In exercises 1 - 4, find the absolute extrema of the given function on the indicated closed and bounded set $$R$$.

1) $$f(x,y)=xy−x−3y; R$$ is the triangular region with vertices $$(0,0),(0,4),$$ and $$(5,0)$$.

2) Find the absolute maximum and minimum values of $$f(x,y)=x^2+y^2−2y+1$$ on the region $$R=\{(x,y)∣x^2+y^2≤4\}.$$

$$f$$ has an absolute minimum of $$0$$ at $$(0, 1)$$ and an absolute maximum of $$9$$ at $$(0,−2)$$.

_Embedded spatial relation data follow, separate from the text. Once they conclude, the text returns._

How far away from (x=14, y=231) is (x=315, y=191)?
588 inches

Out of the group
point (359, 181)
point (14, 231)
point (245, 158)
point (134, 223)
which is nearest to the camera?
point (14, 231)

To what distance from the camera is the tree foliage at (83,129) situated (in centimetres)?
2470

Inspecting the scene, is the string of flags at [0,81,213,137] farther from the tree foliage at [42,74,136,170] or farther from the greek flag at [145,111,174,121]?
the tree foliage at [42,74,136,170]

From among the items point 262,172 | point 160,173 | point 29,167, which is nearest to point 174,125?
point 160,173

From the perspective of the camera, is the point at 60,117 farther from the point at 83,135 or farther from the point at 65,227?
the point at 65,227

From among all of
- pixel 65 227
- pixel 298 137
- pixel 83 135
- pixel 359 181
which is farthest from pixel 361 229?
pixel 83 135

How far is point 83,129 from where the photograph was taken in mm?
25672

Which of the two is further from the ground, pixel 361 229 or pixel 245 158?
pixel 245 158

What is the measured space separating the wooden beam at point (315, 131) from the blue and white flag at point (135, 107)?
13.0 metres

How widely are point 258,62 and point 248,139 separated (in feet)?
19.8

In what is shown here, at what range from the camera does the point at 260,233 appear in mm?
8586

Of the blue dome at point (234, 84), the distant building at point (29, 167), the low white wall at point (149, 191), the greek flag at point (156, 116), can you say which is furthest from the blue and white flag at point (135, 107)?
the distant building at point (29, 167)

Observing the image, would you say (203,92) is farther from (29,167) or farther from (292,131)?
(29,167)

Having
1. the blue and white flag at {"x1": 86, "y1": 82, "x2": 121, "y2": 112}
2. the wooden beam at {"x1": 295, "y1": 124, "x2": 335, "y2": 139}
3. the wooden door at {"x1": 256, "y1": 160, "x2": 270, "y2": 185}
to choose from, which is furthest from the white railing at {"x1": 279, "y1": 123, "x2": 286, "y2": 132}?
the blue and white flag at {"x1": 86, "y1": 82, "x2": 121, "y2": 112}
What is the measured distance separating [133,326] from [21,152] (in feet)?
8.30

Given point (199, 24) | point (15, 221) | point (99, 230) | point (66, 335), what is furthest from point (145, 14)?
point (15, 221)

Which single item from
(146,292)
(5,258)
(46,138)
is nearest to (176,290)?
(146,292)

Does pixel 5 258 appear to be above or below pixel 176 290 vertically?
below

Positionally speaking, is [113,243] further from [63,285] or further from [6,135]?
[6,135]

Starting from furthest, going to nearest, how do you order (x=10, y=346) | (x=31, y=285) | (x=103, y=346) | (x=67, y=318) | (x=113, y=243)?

3) $$f(x,y)=x^3−3xy−y^3$$ on $$R=\{(x,y):−2≤x≤2,−2≤y≤2\}$$

4) $$f(x,y)=\frac{−2y}{x^2+y^2+1}$$ on $$R=\{(x,y):x^2+y^2≤4\}$$

$$f$$ has an absolute minimum of $$-1$$ at $$(0,1)$$ and an absolute maximum of $$1$$ at $$(0,−1)$$.

5)  To be created...

6) Find the absolute minimum and absolute maximum of the function $$f(x,y) = xy^2 - 2x + 3$$ on the region between $$y = x/2$$ and $$y = \sqrt{x}$$, for $$0 \le x \le 4$$, showing all work, including work to find any critical points of $$f$$.  See the plot of the region in the $$xy$$-plane below.

$$f$$ has an absolute minimum of   $$3 - \frac{8\sqrt{6}}{9} \approx 0.822676$$   at $$\left( \frac{2\sqrt{6}}{3}, \frac{\sqrt{6}}{3} \right)$$ and an absolute maximum of $$11$$ at $$(4, 2)$$.
Solution:
First, we find the critical points of $$f$$.  The partials of $$f$$ are:
\begin{align*} f_x(x,y) &= y^2 - 2 \\ f_y(x,y) &= 2xy \end{align*}
Setting the partials both equal to $$0$$, we get the equations:
$y^2 - 2 = 0 \qquad \text{and} \qquad 2xy = 0 \nonumber$
Solving the first for $$y$$ gives us: $$y = \pm \sqrt{2}$$.

If $$y = \sqrt{2}$$, the second equation becomes $$2x(\sqrt{2}) = 0$$.  Solving this equation for $$x$$, we get $$x = 0$$.

Note that if $$y = -\sqrt{2}$$, we also get $$x = 0$$.

Thus, the critical points of $$f$$ are: $$(0, -\sqrt{2})$$ and $$(0, \sqrt{2})$$.

Since neither of these critical points is inside the closed, bounded region we are looking at in this problem, we can reject them as locations of absolute extrema of $$f$$ on this region.

Now let's consider the two boundary curves, remembering to check the endpoints of the interval as we do this.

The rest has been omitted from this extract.